Tito Leite - Jenipapo Western
Tito Leite consolida um estilo que conquistou muitos leitores a partir de "Dilúvio das almas", seu romance de estreia, finalista do Prêmio São Paulo de Literatura 2023. Estilo no qual as frases são curtas e os diálogos essenciais, lembrando Graciliano Ramos (1892-1953), nem uma palavra a mais ou a menos, cortante e direto ao ponto como o sertão nordestino. Na cidade fictícia de Jenipapo, a lavoura de algodão, fonte de sustento da população, é controlada por alguns poucos compradores que impõem os preços do produto, perpetuando as condições de injustiça social. No entanto, a exploração e os desmandos forçam os personagens a se organizarem para sobreviver com dignidade.
Ivanildo é considerado um sonhador na família Trindade e desafia os poderosos locais quando planeja e executa com seus irmãos um plano que tem como base o aluguel de um caminhão e a venda do algodão em usinas localizadas em cidades próximas. O sucesso da empreitada influencia outros agricultores da região e não tarda a represália violenta que resulta em um atentado contra Ivanildo que acaba atingindo, com duas balas nas costas, o seu irmão gêmeo Sandro, justamente o mais conformado com a situação na cidade. O covarde assassinato dá origem a uma espiral de violência e sequência de revanches que envolve todos os integrantes da família Trindade, jurados de morte.

Material:
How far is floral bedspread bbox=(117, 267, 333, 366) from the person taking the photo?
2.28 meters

Tarefas:
A) Diga se cada frase abaixo está de acordo com o texto sobre Jenipapo Western e responda sim ou não, citando as palavras do texto que decidem: (i) "Dilúvio das almas" foi finalista do Prêmio São Paulo de Literatura 2023; (ii) Sandro é o irmão mais velho de Ivanildo; (iii) o plano de Ivanildo dependia da compra de um caminhão.
B) Extraia do texto sobre Jenipapo Western o trecho de "Tito Leite - Jenipapo" a "sobreviver com dignidade.", copiando cada palavra sem alterar nada.

Respostas:
A)
(i) Sim: "seu romance de estreia, finalista do Prêmio São Paulo de Literatura 2023".
(ii) Não: "o seu irmão gêmeo Sandro".
(iii) Não: "tem como base o aluguel de um caminhão".

B)
Tito Leite - Jenipapo Western
Tito Leite consolida um estilo que conquistou muitos leitores a partir de "Dilúvio das almas", seu romance de estreia, finalista do Prêmio São Paulo de Literatura 2023. Estilo no qual as frases são curtas e os diálogos essenciais, lembrando Graciliano Ramos (1892-1953), nem uma palavra a mais ou a menos, cortante e direto ao ponto como o sertão nordestino. Na cidade fictícia de Jenipapo, a lavoura de algodão, fonte de sustento da população, é controlada por alguns poucos compradores que impõem os preços do produto, perpetuando as condições de injustiça social. No entanto, a exploração e os desmandos forçam os personagens a se organizarem para sobreviver com dignidade.